While that doesn’t mean Rashid 2 will never land on the moon, it could force the UAE to use licensing partners like Japan and SpaceX again or obtain licenses. Critics have called for the ITAR restrictions to be updated because they are outdated and have had a significant impact on the US space industry. European companies circumvent ITAR restrictions by producing special product lines that do not use US components.
“There are some exceptions for close allies of the United States,” said John Logsdon, professor emeritus of space policy at George Washington University.
However, in the case of UAE-China cooperation, a license is required to manufacture any ITAR-bound US technology for inclusion in the Rashid 2 rover.
The license or other agreement must explain how the technology will be prevented from falling into Chinese hands. Otherwise, the UAE must obtain a license allowing China to use the technology.
Jonathan McDowell, a Harvard University astronomer and historian of the space program, said many components made in the United States or Europe are subject to U.S. subassembly restrictions to prevent China from acquiring advanced technology.

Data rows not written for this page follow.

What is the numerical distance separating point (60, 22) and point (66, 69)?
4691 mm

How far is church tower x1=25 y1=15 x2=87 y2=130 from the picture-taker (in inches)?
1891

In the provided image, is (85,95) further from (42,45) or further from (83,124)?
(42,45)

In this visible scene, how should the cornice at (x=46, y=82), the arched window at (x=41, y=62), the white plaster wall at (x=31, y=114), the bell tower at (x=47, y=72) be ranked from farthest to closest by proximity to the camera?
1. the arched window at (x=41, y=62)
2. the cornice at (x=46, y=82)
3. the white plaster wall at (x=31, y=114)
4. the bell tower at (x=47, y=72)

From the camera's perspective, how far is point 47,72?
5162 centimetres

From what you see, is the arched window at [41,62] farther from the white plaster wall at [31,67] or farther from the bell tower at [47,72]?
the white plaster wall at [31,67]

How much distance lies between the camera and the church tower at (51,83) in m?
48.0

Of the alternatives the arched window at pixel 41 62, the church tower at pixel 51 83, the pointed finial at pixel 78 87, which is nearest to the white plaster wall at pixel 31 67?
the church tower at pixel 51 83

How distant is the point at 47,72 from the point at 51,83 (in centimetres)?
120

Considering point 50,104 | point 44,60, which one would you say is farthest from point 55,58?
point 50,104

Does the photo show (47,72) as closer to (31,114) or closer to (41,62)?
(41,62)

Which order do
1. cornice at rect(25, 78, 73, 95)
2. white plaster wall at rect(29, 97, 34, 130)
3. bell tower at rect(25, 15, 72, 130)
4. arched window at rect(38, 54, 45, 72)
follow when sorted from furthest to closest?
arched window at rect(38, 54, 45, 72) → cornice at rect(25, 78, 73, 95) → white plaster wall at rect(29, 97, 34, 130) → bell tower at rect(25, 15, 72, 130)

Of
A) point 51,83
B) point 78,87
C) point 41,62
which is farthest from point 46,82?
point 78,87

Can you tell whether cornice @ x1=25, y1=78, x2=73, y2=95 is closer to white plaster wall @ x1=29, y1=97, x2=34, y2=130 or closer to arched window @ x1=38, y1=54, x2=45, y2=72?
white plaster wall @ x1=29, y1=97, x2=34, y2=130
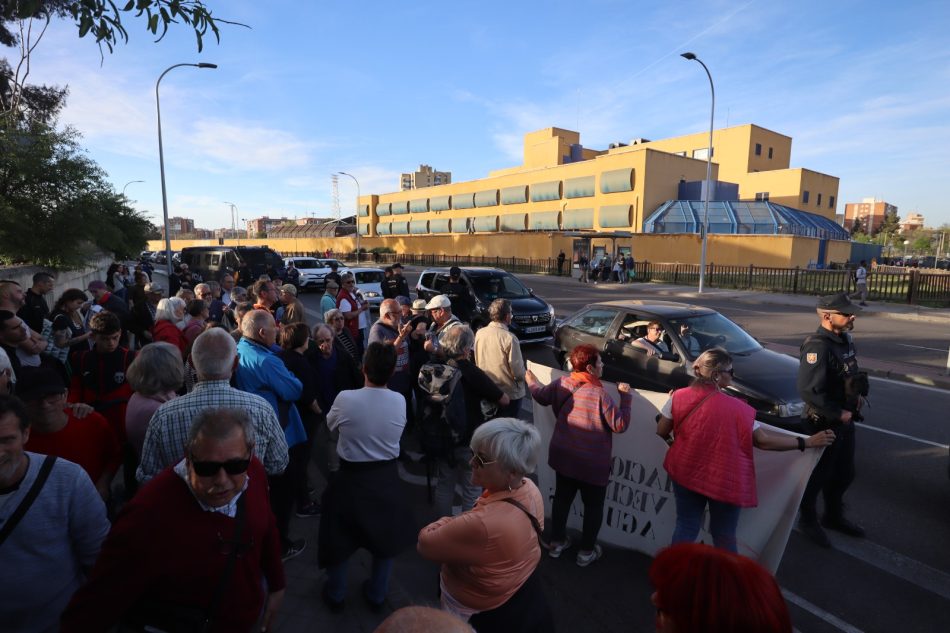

Worryingly, Chinese engineers could study the design and disassemble it “Rashid 2” rover When it reached Xichang, it was launched by a Chinese rocket.
McDowell noted that the United States did something similar in the early days of the space race. The CIA briefly stole the Soviet Luna 3 lunar probe while it was on display in Mexico, and returned the spacecraft after it was partially disassembled and pictures of the interior were taken.